- Passage given -
┏━━

DETAILED DESCRIPTION OF PREFERRED EMBODIMENTS OF THE INVENTION
[0031] The present invention enables commercial software suppliers
to provide commercial software with licensing terms that
substantially automatically enforced using capacity-related
metrics, without the need for capacity-related metrics reporting
and without the need to change the software pricing model to a
variable pricing model after a review of capacity-related
reports.
[0032] The present invention comprises several elements for
enforcing licensing terms for commercial software that operates in
a variable hardware capacity computing environment. In an example
embodiment, one or more metrics are employed that factor in a
duration measurement, and are further combined with
capacity-related metrics. The combination, referred to herein,
generally, as "capacity duration metrics," is used to enforce
commercial software licensing terms that accurately represent
capacity-related metrics on a variable capacity computer system,
and measured over time.
[0033] Preferably, commercial software licensing terms are enforced
using capacity duration metrics that represent the capacity of the
computer system over a period of time and referred to herein,
generally, as a "capacity duration." In an example embodiment of
the present invention, a customer licenses commercial software
according to a capacity duration. The licensing terms are enforced
by a validation system which tracks the capacity-related metrics
and deducts from (i.e., "consumes") the capacity duration as
determined by capacity duration metrics, preferably for a duration
specified in the capacity duration metrics. As the capacity-related
metrics indicate changes in computer capacity usage over time, the
rate by which the capacity duration value is consumed likewise
changes. When a specific amount or percentage of the originally
licensed capacity duration metrics is reached, a warning may be
provided by the validation systems or the commercial software to
the customer, alerting the customer that a new license key
replenishing the capacity duration metrics is required and/or
provided. When the value provided by the capacity duration metrics
totally consumes the capacity duration, the validation system may
indicate that the commercial software licensing terms and
conditions are violated and/or an example embodiment of the present
invention, the validation system enforces terms of the license by
supplying (or withholding) one or more license keys.

┗━━

- What you will do -
1) According to the software licensing passage above, what is the combination of a duration measurement with capacity-related metrics called?
2) Transcribe the software licensing passage above word for word, from "[0032] The present" up to and including "measured over time.".
3) Pick up the software licensing passage above where it stops and continue it for a paragraph or two in the same style.

- Records provided -

┏━━

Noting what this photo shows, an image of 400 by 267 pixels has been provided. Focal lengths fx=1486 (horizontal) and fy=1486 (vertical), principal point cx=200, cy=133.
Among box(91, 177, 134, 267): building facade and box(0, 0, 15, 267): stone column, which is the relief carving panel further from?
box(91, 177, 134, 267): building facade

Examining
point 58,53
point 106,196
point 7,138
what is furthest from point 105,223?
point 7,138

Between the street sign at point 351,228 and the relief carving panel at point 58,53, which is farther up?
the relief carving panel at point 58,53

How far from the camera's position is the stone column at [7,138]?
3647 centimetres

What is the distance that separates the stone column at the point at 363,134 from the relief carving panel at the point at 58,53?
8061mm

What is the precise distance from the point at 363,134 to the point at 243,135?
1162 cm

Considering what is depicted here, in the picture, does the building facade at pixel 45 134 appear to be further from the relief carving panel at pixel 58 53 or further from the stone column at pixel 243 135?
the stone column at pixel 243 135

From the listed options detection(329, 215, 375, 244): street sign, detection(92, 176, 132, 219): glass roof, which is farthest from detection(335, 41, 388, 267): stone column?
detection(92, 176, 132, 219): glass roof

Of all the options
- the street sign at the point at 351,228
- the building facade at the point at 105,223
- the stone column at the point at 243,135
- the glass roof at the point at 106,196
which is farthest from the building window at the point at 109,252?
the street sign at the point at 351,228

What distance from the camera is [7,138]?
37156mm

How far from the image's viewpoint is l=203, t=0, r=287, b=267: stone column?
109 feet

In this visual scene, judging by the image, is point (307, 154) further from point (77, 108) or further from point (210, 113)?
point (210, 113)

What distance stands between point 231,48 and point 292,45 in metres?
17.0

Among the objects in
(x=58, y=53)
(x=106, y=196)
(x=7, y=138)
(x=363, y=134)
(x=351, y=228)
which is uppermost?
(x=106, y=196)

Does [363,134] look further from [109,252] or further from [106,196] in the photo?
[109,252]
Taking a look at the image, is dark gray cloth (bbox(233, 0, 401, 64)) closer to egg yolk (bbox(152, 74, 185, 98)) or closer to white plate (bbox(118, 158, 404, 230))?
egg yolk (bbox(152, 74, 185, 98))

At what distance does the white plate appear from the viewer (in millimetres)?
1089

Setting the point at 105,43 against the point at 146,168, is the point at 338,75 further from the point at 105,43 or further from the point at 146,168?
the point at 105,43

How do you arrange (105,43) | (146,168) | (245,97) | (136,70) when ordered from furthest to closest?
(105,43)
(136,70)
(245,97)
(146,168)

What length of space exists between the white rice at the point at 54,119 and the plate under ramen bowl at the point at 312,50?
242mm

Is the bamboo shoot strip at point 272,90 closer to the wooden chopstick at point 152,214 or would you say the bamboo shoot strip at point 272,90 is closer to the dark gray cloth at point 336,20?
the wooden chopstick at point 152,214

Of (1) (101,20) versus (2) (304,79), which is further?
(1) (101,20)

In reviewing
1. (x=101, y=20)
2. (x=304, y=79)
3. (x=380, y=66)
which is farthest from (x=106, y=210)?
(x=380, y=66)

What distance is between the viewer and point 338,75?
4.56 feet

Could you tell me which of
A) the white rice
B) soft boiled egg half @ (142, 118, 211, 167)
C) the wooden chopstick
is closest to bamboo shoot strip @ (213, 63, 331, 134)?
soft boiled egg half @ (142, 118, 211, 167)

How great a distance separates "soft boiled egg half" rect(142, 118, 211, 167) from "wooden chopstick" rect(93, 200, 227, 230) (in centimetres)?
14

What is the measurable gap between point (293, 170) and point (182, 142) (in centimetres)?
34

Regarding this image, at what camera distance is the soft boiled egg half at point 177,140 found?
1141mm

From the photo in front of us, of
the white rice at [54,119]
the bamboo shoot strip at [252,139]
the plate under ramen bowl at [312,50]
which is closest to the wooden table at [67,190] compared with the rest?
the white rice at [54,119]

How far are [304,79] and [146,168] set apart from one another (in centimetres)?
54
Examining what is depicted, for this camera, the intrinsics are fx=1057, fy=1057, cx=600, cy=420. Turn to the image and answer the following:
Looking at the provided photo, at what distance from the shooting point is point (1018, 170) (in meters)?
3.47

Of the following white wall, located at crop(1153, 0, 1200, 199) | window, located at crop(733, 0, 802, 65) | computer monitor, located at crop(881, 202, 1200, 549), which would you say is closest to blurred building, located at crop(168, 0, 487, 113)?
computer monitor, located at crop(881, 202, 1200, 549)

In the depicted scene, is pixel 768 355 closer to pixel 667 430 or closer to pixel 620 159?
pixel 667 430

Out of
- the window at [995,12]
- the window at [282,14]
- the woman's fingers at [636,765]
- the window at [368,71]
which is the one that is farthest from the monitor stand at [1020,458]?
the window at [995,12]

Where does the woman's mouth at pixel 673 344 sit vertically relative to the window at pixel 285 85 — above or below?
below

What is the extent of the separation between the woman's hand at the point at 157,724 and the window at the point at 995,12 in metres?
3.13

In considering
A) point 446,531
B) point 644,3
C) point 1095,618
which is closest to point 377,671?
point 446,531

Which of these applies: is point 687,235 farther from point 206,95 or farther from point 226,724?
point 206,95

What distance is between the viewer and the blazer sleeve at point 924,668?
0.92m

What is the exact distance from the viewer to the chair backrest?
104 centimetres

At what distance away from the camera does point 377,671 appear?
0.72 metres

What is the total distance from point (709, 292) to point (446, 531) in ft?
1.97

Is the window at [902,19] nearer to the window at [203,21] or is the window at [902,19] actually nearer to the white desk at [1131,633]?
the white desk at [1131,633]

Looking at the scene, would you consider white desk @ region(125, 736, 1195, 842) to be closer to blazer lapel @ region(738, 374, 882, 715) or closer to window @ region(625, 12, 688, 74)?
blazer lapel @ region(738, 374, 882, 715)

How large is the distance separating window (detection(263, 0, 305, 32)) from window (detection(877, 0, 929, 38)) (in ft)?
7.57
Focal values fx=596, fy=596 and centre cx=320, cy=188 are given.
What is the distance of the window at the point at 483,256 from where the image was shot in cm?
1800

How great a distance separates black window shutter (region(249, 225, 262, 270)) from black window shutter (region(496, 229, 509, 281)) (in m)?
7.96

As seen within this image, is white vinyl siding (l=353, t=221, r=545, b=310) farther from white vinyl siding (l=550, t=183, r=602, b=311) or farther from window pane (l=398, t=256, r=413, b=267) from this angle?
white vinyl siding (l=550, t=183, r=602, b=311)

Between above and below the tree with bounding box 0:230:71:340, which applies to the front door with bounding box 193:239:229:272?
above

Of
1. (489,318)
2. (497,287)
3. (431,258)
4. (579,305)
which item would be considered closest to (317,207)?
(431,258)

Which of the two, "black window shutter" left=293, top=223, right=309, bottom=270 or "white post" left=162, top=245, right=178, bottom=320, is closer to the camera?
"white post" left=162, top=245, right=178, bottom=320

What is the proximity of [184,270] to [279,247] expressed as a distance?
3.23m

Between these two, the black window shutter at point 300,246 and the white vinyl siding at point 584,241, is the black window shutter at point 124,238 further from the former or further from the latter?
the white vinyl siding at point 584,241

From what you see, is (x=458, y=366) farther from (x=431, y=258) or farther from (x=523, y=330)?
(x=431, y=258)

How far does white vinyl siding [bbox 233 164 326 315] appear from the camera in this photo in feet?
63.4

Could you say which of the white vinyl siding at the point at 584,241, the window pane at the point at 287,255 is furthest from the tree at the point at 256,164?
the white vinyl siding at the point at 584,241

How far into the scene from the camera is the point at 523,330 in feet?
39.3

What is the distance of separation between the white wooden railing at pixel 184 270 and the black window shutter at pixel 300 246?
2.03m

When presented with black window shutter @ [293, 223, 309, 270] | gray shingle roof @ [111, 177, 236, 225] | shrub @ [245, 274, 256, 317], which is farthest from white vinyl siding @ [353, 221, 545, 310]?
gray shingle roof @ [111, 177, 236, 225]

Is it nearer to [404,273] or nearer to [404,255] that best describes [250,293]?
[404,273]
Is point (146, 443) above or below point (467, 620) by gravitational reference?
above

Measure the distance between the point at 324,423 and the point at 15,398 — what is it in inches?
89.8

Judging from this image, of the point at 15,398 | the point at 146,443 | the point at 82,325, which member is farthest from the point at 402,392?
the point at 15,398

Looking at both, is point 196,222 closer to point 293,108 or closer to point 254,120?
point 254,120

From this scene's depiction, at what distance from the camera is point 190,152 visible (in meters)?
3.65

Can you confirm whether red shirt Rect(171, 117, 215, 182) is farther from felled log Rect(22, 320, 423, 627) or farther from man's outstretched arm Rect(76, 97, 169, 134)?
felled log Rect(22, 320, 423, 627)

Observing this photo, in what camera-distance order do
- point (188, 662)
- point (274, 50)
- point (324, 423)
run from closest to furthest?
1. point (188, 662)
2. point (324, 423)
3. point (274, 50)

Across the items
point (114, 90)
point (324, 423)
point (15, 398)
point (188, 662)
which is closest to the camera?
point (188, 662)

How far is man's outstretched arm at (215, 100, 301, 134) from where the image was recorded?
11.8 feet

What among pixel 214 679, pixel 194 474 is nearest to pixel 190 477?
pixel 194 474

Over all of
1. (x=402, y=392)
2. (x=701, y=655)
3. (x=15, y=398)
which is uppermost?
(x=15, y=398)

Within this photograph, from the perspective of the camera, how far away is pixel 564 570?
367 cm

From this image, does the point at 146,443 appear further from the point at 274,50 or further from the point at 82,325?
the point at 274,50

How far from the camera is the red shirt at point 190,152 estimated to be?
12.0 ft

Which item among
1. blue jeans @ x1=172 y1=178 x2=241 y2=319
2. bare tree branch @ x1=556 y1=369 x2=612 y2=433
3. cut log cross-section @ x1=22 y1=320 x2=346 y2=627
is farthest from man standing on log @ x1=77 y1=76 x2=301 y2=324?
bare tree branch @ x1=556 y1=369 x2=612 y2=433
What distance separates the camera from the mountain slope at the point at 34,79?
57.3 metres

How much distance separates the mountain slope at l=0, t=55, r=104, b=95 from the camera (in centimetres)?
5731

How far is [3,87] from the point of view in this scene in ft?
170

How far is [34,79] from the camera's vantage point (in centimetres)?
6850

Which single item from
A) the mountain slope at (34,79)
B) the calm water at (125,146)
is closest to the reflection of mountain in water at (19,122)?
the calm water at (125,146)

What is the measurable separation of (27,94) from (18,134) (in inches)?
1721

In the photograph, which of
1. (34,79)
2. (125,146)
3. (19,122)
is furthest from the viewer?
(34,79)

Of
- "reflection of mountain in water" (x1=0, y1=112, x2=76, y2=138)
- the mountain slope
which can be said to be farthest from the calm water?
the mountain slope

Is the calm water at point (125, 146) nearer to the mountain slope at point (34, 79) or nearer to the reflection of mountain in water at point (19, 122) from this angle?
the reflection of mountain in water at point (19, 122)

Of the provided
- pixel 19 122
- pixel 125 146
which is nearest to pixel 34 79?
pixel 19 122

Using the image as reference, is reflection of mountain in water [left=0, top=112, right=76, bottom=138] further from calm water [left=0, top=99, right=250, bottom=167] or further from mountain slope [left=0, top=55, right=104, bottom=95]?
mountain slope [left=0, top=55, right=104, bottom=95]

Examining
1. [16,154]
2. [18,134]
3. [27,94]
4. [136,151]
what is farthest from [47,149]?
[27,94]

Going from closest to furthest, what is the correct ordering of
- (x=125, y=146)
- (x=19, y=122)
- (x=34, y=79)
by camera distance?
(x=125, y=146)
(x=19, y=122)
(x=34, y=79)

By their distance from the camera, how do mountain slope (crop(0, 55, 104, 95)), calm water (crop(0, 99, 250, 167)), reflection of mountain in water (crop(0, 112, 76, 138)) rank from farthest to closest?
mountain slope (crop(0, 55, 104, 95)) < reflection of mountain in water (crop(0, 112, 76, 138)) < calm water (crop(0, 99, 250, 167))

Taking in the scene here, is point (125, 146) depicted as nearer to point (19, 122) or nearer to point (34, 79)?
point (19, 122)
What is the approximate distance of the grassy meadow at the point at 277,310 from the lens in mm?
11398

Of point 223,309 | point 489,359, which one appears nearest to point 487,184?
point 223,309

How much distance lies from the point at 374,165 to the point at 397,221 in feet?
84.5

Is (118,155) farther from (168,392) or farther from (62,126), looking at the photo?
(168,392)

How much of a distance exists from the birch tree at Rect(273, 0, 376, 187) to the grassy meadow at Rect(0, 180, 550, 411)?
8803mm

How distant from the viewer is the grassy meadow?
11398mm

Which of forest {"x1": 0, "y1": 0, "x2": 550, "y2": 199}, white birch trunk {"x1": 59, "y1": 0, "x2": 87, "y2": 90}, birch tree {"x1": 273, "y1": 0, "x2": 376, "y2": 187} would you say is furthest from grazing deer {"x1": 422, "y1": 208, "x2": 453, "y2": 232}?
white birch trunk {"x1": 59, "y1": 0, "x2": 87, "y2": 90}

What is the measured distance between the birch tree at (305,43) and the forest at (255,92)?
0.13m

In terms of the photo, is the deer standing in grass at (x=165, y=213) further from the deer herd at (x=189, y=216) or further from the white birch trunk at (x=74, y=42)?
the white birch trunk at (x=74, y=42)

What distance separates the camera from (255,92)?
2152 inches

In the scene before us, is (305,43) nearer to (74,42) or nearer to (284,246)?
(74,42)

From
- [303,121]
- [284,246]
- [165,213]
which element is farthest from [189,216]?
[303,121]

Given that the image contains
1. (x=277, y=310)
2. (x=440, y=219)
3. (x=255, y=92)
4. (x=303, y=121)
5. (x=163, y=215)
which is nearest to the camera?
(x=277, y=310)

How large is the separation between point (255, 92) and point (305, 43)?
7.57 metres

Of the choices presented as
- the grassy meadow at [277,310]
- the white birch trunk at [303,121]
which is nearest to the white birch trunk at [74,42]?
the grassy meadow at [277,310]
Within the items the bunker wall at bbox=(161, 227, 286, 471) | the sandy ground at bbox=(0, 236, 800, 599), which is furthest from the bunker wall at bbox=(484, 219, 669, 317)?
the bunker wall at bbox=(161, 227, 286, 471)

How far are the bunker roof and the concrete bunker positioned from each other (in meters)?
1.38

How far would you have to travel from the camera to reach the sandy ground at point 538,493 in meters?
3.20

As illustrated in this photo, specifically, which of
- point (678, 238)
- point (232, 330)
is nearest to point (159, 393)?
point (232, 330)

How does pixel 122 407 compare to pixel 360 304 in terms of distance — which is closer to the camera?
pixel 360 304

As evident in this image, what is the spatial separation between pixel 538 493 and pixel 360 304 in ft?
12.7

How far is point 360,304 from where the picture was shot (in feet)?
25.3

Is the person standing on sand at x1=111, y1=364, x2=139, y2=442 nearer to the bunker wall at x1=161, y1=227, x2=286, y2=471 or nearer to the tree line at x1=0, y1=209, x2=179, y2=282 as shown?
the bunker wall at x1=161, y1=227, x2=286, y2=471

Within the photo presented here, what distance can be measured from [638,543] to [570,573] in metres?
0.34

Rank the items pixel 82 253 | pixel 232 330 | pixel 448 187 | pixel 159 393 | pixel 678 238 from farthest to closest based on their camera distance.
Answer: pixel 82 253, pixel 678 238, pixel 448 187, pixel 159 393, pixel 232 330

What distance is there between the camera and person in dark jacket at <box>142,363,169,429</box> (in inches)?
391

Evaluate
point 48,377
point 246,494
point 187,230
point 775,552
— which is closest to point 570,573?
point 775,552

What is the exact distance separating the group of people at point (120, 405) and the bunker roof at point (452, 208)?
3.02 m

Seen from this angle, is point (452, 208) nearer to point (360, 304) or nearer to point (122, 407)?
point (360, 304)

┗━━

- Per-task answers -
1) It is called "capacity duration metrics."

2)
[0032] The present invention comprises several elements for
enforcing licensing terms for commercial software that operates in
a variable hardware capacity computing environment. In an example
embodiment, one or more metrics are employed that factor in a
duration measurement, and are further combined with
capacity-related metrics. The combination, referred to herein,
generally, as "capacity duration metrics," is used to enforce
commercial software licensing terms that accurately represent
capacity-related metrics on a variable capacity computer system,
and measured over time.

3)
[0034] As used herein, the term, "module" refers, generally, to one
or more discrete components that contribute to the effectiveness of
the present invention. Modules can operate with or, alternatively,
depend upon, one or more other modules in order to function.
[0035] Referring to the drawing figures, in which like reference
numerals represent like elements, there is shown in FIG. 1 a
typical data center or computer environment 10 which includes a
central computer 20 with CPU power that includes a base capacity
and additional capacity that can be turned on and off to realize a
"capacity on demand" functionality. In known manner, the computer
20 which can consist of a single computer or plural computers,
interacts with program storage 14 which contains various software
applications or even an operating system for the computer 20. The
computer 20 is controllable by an operator 12 who can issue
commands that result directly or indirectly via interaction with a
remote controller of a computer program licensor to alter the
dynamic capacity of the computer through instructions issued by a
capacity controller 40, as shown. Information regarding the
instantaneous computer capacity of the computer 20 is communicated
via the capacity-related metrics facility 30 to a license manager
16 which controls access to licensed software that is resident in
the program storage 14 and usable based on licensing terms in well
known manner. The license manager may output reports 18 which can
be either hard copy or electronic and may be communicated locally
or to one or several software licensing entities.
[0036] Turning to FIG. 2, the computer 20 is illustrated as a
series of CPUs 22, 24, 26 and 28 which are responsive to on/off
controls from a controller 32 to turn CPUs on and, off based on
required capacity demands that is placed on a system by running
software. The on/off control 32 is responsive to the capacity
controller 40.
[0037] To illustrate by way of example, a customer has a
traditional fixed-capacity computer rated at 1,000 MIPS (the number
of instructions, in millions, that a computer can execute in a
second) and a software product licensed for a year, beginning on
January 1. The product capacity duration is therefore 365,000
MIPS-days. Every day of the year, a capacity duration of 1,000
MIPS-days is deducted from the product's capacity duration. Thus,
at the end of the year, the customer replenishes the product's
capacity duration for operators during the next year.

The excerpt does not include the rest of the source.